O Túnel de Pombos é não só o título da autobiografia que embasou o filme, mas também um título de trabalho que Le Carré usava em todos os seus livros. Tem a ver com uma maldade que presenciou na infância e que o marcou. Mas esse retrato fornecido por Errol Morris não se interessa por quebrar a casca de opacidade em que David se manteve até o fim. Suas opiniões sobre os ofícios de espião e escritor eram cheias de ambiguidades e antíteses surpreeendentes. Às vezes não é fácil acompanhar seu raciocínio rápido e intricado.

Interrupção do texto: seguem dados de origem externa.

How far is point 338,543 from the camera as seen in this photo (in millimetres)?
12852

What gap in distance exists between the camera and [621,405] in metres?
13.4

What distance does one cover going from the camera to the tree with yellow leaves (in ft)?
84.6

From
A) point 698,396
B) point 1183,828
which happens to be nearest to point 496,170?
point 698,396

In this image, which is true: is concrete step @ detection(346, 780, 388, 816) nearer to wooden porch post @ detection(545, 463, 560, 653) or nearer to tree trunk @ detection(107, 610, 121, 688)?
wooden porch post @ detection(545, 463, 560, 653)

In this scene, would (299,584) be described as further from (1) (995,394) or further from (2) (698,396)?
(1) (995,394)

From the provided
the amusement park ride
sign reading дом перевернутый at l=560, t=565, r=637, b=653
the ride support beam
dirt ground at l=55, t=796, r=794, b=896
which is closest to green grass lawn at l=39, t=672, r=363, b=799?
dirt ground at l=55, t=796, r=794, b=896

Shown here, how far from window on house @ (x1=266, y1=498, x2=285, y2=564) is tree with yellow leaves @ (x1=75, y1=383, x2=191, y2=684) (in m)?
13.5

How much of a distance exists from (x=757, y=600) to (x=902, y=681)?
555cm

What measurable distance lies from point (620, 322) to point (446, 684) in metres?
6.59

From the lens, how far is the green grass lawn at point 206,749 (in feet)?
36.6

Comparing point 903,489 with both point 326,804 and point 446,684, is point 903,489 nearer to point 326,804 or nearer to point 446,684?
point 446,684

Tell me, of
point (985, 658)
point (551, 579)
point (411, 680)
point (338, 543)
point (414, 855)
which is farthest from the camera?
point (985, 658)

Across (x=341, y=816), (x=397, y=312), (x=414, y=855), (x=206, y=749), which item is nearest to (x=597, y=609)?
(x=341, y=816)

Morris faz o que pode para tornar essa torrente de ideias o mais palatável possível. Usa música de fundo ininterruptamente (de Philip Glass e Paul Leonard-Morgan), inserções encenadas com grande sofisticação e cenas de filmes baseados em obras de Le Carré, principalmente aqueles de conteúdo semi-autobiográfico. Além disso, a constante variação dos pontos de vista das câmeras produz uma espécie de jogo de espelhos que traduz bem a imponderabilidade do personagem.
Talvez seja produtivo imaginar O Túnel de Pombos como um suposto documentário de John Le Carré sobre David Cornwell.
>> O Túnel de Pombos está na plataforma AppleTV.